When your COVID-19 era to-do list has dwindled to making sure your normally hyperactive teenager doesn’t sleep 23 hours a day, you improvise.

You maybe, I don’t know, talk to Jared Allen. See how the four-time NFL All-Pro defensive lineman, who calf-roped 136 quarterbacks in his potential Hall of Fame career, is doing down in Nashville chasing after daughters Brinley Noelle, 8, and Lakelyn, 5.

“Just hanging out at the house doing home-schooling and all that good stuff,” the former Vikings star said. “We have a pretty big yard. When it’s not raining, we get out there and hang out. My wife [Amy] and I don’t leave the house much at all. All’s quiet.”

As he speaks, though, you see the NFL-related tweets scroll by.

… NFL expands playoff field to 14 teams! … Buccaneers announce Tom Brady will wear No. 12! … The NFL draft will march on with “good social distance role modeling” of 10 or fewer people — all 6 feet apart — in every draft room and player’s house! …

The NFL isn’t doing anything wrong by conducting its high-speed business at a safe distance from a low-speed world that’s buffering. Nor is it behaving admirably as some sort of heroic distraction for people worrying about loved ones or finding a barber and a roll of toilet paper before training camp.

Let’s hope the NFL and its talking TV heads understand the latter when they go live with the draft April 23-25.

A nation will no doubt tune in. Right, Jared? Um, you do watch the draft, Mr. Allen?

The short answer:

“I do not,” Allen said.

The more entertaining old-school answer: “I know the kids being drafted are having the time of their life …”

But?

“I think the draft is probably the most boring thing to put on TV imaginable,” Allen said. “I guess I’ve never been a big fan of sitting there and getting all crazy and ecstatic about a guy who hasn’t done a single thing in the NFL yet.”

Bless you, 69. Bless you.

It’s kind of like a defensive end named Dimitrius Underwood playing in the Big Ten, getting drafted in the first round and quitting after his first practice.

Or like a defensive end named Jared Allen playing for Division I-AA Idaho State, getting drafted in the fourth round and earning the right to scoff at all draft-related hoopla forevermore.

Allen was invited to the scouting combine after posting 17½ sacks as a senior. He also did the Pro Days at Idaho State and San Jose State. He jumped through every hoop the NFL asked him to.

“I also had the fun experience of answering all the off-the-field questions and all that nonsense,” said Allen, a noted hellion in his youth. “It’s different for everybody.”

Much has been made about how the coronavirus shutdown is impacting the draft. Pro days were canceled. Team visits were wiped out. Lifelong scouts spent all of March at home for the first time in their careers.

Time to panic? Nah. In 1974, long before the draft evolved into the finely tuned, analytics-based guesswork it is today, the Pittsburgh Steelers selected Lynn Swann, Jack Lambert, John Stallworth and Mike Webster. Then, when 17 rounds were complete, they signed Donnie Shell.
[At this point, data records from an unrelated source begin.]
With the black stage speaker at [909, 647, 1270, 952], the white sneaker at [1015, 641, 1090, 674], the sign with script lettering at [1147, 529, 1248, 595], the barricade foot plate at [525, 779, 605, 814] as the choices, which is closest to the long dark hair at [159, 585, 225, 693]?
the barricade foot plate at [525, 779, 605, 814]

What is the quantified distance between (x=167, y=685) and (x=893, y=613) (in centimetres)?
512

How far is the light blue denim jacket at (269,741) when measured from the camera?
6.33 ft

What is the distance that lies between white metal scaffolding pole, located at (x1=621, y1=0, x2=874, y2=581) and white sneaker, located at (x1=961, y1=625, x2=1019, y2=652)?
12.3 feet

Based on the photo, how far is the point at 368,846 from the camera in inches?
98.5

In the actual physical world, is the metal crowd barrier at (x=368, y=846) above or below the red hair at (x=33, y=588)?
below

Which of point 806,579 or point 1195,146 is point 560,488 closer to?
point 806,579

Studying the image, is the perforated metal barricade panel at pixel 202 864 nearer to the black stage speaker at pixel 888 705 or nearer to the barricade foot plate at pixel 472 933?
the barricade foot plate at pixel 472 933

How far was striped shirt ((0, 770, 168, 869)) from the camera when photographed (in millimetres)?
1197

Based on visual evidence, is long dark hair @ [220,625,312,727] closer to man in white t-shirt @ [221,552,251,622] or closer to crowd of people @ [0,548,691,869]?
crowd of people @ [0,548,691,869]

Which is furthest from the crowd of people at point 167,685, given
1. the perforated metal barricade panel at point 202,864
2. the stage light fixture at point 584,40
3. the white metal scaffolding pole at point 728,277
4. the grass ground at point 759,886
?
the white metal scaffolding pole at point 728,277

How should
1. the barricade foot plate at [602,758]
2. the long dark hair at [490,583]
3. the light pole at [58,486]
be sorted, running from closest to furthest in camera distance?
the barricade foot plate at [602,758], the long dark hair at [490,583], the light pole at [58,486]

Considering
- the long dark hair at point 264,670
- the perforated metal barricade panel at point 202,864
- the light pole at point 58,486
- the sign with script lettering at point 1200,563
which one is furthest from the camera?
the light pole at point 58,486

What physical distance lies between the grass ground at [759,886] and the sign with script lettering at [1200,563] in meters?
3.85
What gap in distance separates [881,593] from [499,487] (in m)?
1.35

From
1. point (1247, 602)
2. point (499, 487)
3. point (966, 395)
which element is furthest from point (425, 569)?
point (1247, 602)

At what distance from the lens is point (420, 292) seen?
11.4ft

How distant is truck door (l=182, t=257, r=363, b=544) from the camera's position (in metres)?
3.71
Four of the top 125 picks and one undrafted free agent. All five are now in the Pro Football Hall of Fame.

“Well,” Allen said, “the NFL today is known for overthinking things. We have meetings about meetings.
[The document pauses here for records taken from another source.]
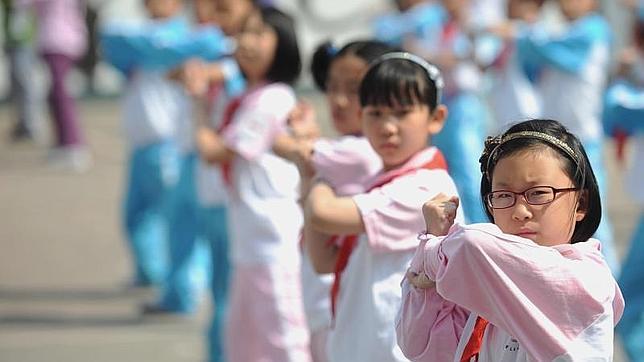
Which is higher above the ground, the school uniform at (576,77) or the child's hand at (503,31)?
the child's hand at (503,31)

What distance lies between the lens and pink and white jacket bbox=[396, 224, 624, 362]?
2453mm

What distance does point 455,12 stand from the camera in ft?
27.8

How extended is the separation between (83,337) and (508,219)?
4623 mm

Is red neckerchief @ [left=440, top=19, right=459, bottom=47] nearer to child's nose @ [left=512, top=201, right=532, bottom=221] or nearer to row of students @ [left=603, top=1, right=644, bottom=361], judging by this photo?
row of students @ [left=603, top=1, right=644, bottom=361]

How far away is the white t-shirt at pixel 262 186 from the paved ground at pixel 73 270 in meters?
1.69

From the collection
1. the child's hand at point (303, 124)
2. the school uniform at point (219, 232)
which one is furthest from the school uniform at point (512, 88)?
the child's hand at point (303, 124)

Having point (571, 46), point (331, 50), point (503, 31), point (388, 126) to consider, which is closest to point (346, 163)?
point (388, 126)

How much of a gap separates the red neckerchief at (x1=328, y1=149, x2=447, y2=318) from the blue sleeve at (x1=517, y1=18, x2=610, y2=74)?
11.8ft

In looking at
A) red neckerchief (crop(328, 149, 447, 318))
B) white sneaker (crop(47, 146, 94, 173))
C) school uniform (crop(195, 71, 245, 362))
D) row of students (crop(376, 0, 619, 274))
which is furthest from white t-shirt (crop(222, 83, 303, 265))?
white sneaker (crop(47, 146, 94, 173))

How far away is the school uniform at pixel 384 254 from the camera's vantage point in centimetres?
341

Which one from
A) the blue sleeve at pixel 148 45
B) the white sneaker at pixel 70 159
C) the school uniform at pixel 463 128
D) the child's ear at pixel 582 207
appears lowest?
the white sneaker at pixel 70 159

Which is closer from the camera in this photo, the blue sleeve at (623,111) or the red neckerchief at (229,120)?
the red neckerchief at (229,120)

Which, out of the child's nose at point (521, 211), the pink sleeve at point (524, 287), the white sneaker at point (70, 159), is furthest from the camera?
the white sneaker at point (70, 159)

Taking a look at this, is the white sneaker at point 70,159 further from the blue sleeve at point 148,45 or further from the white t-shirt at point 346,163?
the white t-shirt at point 346,163
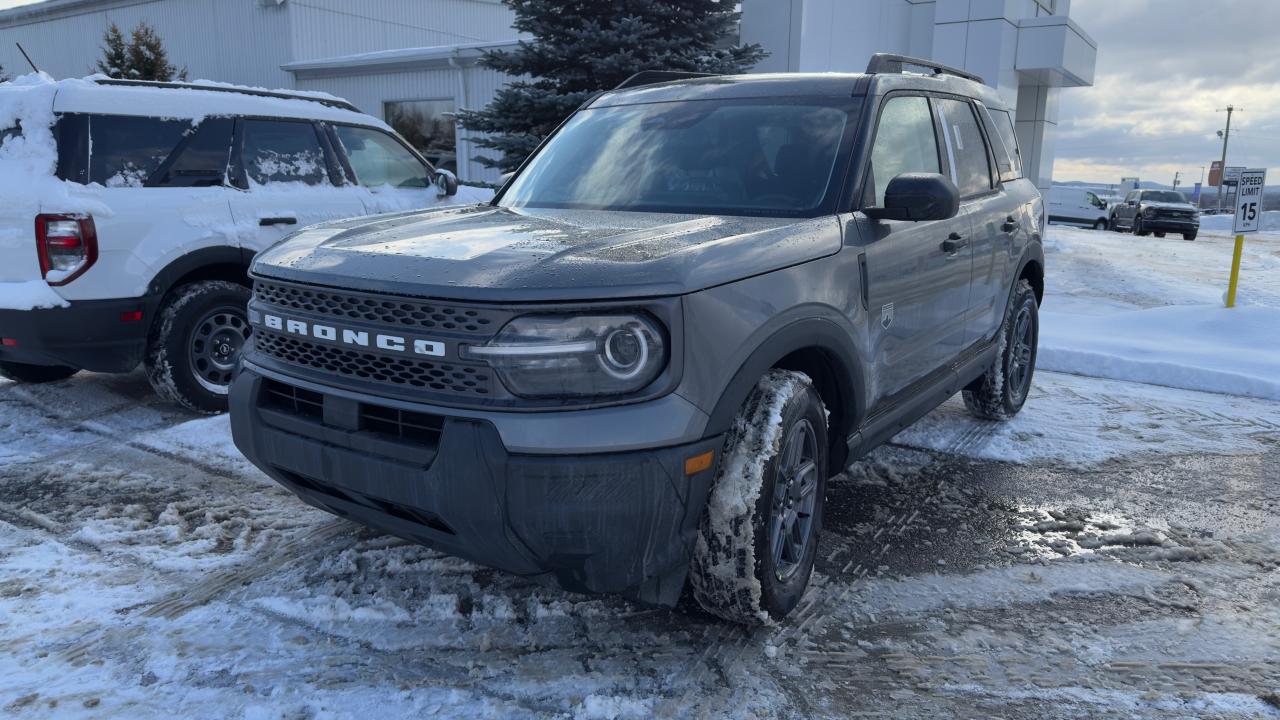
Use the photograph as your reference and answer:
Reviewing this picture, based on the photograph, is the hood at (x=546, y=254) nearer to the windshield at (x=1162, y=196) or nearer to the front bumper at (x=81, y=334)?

“I personally don’t think the team visits mean much. They’re still able to talk to guys on the phone. You’re going to be able to do video conferences. You have all the tape on these guys. Teams already know all the red flags. They got all the info at the combine before everything got shut down.

“To be honest with you, I don’t think this will impact the [long-term success of a team’s] draft in any way.”

So, business as usual. Just 6 feet apart. And no 20-second bearhug from the commish.